● **Set exercise**
Pick out each line in the records below that contains the string "instances" and copy those lines.

╭─ Supplied material

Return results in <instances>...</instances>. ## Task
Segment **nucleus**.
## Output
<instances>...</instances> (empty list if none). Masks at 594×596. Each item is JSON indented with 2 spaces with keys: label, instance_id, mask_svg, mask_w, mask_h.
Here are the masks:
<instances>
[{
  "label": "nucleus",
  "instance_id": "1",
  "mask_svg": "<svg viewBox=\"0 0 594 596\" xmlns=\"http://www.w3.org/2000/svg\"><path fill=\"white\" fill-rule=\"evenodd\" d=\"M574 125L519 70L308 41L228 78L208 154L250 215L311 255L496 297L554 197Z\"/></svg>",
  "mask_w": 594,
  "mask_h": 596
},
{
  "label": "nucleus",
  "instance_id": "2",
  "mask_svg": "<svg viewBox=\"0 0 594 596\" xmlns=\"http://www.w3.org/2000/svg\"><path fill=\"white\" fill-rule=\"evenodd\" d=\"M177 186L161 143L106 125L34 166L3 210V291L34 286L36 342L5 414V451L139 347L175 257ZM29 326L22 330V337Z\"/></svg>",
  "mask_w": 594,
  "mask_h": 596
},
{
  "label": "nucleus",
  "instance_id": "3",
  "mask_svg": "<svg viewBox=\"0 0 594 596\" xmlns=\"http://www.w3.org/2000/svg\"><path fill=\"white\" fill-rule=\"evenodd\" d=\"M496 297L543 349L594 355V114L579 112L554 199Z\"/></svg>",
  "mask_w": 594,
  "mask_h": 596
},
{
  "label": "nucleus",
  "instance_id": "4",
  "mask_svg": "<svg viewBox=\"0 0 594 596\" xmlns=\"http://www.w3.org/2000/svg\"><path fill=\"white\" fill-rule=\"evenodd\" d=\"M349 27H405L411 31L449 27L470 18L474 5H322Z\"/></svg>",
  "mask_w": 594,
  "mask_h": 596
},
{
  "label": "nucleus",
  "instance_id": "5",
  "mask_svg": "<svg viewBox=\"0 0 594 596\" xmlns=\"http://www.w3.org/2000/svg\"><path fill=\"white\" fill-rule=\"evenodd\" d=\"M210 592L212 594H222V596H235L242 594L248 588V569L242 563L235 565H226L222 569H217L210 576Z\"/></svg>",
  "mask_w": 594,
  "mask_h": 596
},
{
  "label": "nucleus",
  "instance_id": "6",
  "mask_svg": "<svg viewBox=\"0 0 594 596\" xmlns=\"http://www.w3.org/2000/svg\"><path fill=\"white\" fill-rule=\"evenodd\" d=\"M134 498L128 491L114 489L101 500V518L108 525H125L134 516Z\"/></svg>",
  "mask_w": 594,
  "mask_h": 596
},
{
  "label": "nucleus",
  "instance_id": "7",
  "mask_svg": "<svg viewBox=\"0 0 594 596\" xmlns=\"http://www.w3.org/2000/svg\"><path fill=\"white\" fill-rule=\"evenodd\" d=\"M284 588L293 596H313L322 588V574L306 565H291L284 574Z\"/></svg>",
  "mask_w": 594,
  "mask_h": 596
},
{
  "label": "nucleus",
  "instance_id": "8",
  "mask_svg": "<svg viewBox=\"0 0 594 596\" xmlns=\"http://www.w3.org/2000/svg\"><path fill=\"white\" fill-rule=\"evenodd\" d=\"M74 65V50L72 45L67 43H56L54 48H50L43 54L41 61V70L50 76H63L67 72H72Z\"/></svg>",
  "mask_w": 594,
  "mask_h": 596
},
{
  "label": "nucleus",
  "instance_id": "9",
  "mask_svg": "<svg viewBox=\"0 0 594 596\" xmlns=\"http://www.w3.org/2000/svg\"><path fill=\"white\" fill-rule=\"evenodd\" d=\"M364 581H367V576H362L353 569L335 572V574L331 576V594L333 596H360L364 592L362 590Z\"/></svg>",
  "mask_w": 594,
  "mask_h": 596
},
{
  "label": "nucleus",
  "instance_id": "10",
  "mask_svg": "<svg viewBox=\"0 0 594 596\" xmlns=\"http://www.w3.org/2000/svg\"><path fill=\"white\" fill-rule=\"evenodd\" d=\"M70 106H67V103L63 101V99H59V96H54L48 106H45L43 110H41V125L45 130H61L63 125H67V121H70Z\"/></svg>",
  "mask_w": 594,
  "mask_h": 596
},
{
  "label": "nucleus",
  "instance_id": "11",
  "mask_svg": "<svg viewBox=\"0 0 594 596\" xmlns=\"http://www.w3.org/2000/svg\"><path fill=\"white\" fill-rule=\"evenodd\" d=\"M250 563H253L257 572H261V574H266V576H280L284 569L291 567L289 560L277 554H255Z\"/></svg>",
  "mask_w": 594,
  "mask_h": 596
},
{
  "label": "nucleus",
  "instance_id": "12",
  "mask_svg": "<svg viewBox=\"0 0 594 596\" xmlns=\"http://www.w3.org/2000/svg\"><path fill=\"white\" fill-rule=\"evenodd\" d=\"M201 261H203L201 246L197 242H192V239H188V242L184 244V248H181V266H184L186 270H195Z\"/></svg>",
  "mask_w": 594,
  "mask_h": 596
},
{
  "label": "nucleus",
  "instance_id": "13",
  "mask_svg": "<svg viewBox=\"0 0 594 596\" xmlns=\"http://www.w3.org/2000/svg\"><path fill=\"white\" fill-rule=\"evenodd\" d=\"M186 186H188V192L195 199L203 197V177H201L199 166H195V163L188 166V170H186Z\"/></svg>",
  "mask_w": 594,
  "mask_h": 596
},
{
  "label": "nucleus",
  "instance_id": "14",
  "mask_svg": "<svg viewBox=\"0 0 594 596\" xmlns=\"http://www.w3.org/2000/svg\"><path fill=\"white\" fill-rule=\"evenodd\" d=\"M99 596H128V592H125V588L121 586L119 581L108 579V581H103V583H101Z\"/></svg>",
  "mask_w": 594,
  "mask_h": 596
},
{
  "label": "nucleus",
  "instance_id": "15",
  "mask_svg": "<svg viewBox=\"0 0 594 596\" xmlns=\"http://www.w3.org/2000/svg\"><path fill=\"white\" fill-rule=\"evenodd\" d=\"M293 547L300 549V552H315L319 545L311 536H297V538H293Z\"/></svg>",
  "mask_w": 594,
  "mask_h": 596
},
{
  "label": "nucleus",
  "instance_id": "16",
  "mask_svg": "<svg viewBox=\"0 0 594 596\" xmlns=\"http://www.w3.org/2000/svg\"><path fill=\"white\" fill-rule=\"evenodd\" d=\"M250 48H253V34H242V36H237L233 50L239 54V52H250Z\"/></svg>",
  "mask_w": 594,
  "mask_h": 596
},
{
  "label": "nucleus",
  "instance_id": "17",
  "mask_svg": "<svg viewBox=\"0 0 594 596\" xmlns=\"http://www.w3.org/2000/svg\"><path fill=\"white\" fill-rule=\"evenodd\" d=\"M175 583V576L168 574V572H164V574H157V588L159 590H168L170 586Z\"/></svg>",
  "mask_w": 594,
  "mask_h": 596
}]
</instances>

╰─

● **Solution**
Return results in <instances>...</instances>. ## Task
<instances>...</instances> (empty list if none). Masks at 594×596. Each item is JSON indented with 2 spaces with keys: label, instance_id, mask_svg, mask_w, mask_h.
<instances>
</instances>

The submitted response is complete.